(IslamToday ID) – Direktur Eksekutif Kajian Politik Nasional (KPN), Adib Miftahul mendesak Badan Pemeriksa Keuangan (BPK) untuk melakukan investigasi khusus ke Kementerian Agama (Kemenag) terkait jemaah haji ‘khusus’ tanpa antrian menjelang tahun politik 2024. Pihaknya menduga telah terjadi kejanggalan dalam penyelenggaraan ibadah haji tahun 2023 karena dinilai syarat kepentingan politik dan rawan korupsi.
“Kami meminta agar BPK segera lakukan pemeriksaan menyeluruh. Karena besar dugaan banyak jemaah haji yang merasa sangat dirugikan atas kebijakan Menag Yaqut Cholil Qoumas ini,” ungkap Adib dilansir dari rmolid, Rabu, 4 Oktober 2023.

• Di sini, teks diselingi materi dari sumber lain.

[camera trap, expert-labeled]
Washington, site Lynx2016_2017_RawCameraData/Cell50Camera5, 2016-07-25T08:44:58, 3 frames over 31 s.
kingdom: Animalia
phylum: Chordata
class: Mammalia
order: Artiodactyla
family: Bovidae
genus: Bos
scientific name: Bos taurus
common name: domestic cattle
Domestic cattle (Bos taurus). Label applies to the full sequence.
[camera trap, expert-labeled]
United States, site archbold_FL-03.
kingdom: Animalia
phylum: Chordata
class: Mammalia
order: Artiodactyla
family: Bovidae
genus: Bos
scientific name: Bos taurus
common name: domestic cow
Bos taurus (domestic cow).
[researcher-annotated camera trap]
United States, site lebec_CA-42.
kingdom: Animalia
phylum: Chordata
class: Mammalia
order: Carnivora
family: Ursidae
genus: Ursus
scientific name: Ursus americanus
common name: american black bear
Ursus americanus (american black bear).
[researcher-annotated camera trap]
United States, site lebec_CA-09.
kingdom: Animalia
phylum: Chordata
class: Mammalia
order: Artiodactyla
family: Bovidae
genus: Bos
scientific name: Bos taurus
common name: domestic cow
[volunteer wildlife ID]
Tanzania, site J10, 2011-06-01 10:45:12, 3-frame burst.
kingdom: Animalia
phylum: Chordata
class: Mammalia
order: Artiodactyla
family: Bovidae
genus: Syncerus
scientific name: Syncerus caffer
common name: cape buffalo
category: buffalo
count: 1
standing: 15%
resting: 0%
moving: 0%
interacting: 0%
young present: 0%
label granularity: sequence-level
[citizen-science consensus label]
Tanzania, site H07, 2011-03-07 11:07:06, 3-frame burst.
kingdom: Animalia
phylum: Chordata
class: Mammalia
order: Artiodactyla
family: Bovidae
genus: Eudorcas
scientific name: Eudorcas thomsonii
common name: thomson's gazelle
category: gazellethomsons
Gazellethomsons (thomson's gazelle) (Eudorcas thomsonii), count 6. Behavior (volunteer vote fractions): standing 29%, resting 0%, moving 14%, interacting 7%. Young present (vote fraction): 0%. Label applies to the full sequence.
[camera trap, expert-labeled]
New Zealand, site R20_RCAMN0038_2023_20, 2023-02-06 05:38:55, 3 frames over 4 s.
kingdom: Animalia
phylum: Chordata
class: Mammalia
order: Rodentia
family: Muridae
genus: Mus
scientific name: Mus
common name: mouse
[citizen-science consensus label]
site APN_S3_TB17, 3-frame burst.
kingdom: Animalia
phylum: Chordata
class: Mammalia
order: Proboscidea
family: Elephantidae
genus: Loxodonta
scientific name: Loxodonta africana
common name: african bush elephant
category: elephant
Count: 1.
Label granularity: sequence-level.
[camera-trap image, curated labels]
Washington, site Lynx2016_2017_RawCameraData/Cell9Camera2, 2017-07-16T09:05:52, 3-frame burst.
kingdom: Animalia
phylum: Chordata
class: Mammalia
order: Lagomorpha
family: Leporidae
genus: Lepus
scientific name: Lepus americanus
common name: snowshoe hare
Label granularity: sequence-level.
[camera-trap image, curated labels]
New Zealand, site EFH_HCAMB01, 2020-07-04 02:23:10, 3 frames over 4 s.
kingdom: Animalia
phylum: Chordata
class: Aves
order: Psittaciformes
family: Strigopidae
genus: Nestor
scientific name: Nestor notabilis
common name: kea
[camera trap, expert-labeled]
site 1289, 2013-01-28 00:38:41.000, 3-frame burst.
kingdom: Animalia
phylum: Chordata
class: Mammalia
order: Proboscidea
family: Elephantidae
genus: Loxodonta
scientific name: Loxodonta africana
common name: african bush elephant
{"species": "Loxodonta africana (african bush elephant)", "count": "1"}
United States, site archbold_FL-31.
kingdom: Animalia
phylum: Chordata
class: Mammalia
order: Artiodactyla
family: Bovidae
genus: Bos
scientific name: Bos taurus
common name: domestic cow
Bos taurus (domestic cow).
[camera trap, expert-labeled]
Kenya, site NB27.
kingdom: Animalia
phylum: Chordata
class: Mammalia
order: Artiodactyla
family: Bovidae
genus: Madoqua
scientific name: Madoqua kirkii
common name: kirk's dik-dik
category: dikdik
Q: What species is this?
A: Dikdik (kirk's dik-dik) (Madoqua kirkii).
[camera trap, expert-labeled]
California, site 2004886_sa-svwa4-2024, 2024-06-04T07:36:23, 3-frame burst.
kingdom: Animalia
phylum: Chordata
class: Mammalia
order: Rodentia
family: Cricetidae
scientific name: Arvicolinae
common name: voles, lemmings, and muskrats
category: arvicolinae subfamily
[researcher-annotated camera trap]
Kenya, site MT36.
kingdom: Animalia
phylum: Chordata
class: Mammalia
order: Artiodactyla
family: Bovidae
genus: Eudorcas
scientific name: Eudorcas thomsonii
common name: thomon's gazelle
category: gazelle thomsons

Adib mengungkapkan bahwa beredar informasi terkait ‘jemaah haji khusus’ tersebut. Sebagian besar berisi tokoh-tokoh yang diduga memiliki kepentingan pada Pemilu 2024.
“Menurut info, jemaah haji yang khusus diberangkatkan tanpa antrean itu merupakan orang-orang dari kelompok dan tokoh-tokoh tertentu yang diduga (mereka) akan diberdayakan untuk kepentingan politik di Pemilu 2024,” ungkap Adib.
Indikasi adanya pelanggaran undang-undang dan aturan (UU No.18/2019 tentang Penyelenggaraan Ibadah Haji dan Umrah, Permenag, dan Peraturan Dirjen) yang terjadi di lingkungan Kemenag itu terungkap dalam forum rapat kerja Komisi VIII DPR RI pada 14 Juni 2023. Saat itu Menag membuka pengisian kuota dengan tidak menggunakan nomor antrian, cukup bagi mereka yang telah membayar Biaya Perjalanan Ibadah Haji (Bipih), lalu diberikan kuota regular.
Tindakan ini tentu sangat merugikan jemaah haji lain yang telah menunggu antrian puluhan tahun. Pasalnya 14 daerah di Indonesia memiliki masa tunggu dari 35 tahun hingga 46 tahun.
“Saat ini bahkan ada sekitar 14 daerah yang masa tunggunya di atas 35 tahun di antaranya Kabupaten Bantaeng 46 tahun, Kabupaten Sidrap 44 tahun, Pinrang 42 tahun, Pare-Pare 40 tahun, Makasar 39 tahun, Bontang 38 tahun, dan Janeponto 38 tahun,” tegas Adib.